Plus de 10 % des adultes déclarent subir des violences psychologiques au sein de leur couple.

Les violences conjugales sont souvent abordées par leur versant physique (coups et blessures, agressions sexuelles, etc.), mais, depuis juillet 2010, la loi française reconnaît également les violences psychologiques au sein du couple comme un délit. C’est pourquoi l’enquête Cadre de vie et sécurité réalisée par l’INSEE et l’Observatoire national de la délinquance et de la réponse pénale (ONDRP) comporte désormais des éléments tentant d’approcher cette dimension, avec les limites inhérentes à ce type de mesures : difficulté d’appréhender la violence psychologique dans sa globalité (on utilise plutôt une liste d’éléments pouvant constituer des atteintes psychologiques), difficulté de faire la part entre des conflits conjugaux et des situations de violence univoque, déclaration potentiellement embarrassante du point de vue des victimes qui peut conduire à une sous-déclaration.

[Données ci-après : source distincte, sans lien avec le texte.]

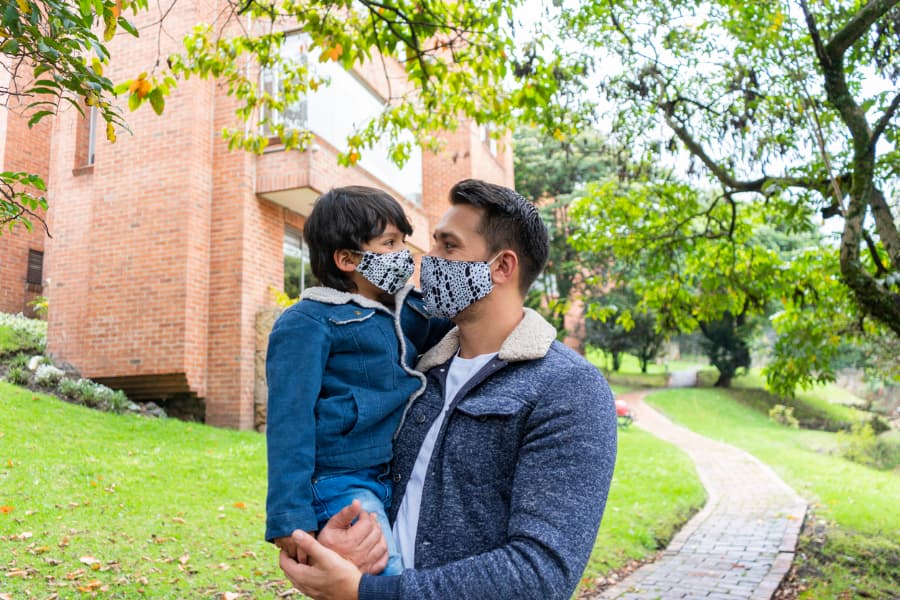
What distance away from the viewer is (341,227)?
262 cm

11,6 % des adultes déclarent avoir subi au moins une forme d’atteinte psychologique au cours des deux dernières années. Il peut s’agir de comportements dévalorisants (pour 6,2 % des personnes), d’insultes (pour 2,9 % des personnes), de menaces (pour 5 % des personnes) ou encore d’actes de contrôle (pour 4,4 % des personnes). Les femmes déclarent plus souvent que les hommes être victimes de telles atteintes (12,7 % contre 10,5 %). Cela est valable pour tous les types d’atteintes recensés par l’enquête, à l’exception de la menace de séparer le conjoint des enfants.

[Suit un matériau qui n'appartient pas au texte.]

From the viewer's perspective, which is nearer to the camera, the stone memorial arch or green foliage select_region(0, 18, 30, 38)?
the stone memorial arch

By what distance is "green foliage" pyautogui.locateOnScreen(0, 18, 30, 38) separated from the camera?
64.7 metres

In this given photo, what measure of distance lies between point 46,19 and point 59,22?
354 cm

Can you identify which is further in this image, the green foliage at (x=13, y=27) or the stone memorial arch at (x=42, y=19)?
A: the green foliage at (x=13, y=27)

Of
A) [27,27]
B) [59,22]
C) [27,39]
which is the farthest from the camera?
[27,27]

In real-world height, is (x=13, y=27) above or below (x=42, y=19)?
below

En plus d’une fréquence plus importante, les femmes cumulent plus que les hommes les types d’atteintes psychologiques subies. 50 % des hommes se déclarant victimes d’atteintes psychologiques n’en déclarent qu’un seul type, contre seulement 39 % des femmes. À l’inverse, près d’une femme sur cinq se déclarant victime d’atteintes psychologiques au sein de son couple est concernée par au moins six types d’atteintes ou d’agressions différentes, alors que ce n’est le cas que d’un homme sur huit.

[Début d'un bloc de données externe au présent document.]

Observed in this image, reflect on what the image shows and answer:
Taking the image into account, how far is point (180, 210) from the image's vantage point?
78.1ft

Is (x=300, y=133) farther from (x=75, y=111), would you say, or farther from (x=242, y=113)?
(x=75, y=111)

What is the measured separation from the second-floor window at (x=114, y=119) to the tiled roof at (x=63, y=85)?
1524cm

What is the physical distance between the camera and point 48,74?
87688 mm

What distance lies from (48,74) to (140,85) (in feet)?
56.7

Les violences psychologiques au sein des couples peuvent dans un premier temps apparaître secondaires en matière de gravité par rapport aux violences physiques ou sexuelles, d’autant plus que la mesure apparaît plus subjective et sujette à caution pour les premières que pour les secondes. Cependant, un autre enseignement de l’enquête Cadre de vie et sécurité est un lien fort entre les deux : en effet, huit femmes sur dix et six hommes sur dix parmi celles et ceux se déclarant victimes de violences conjugales ou sexuelles déclarent également des atteintes psychologiques (et pour une part importante se déclarent victimes de toutes les formes d’agressions verbales ou psychologiques recensées par l’enquête). Il y a donc un véritable enjeu à mesurer le plus précisément possible ces atteintes psychologiques, tant elles peuvent être un indicateur de situations plus graves, mettant en jeu l’intégrité physique ou sexuelle des personnes.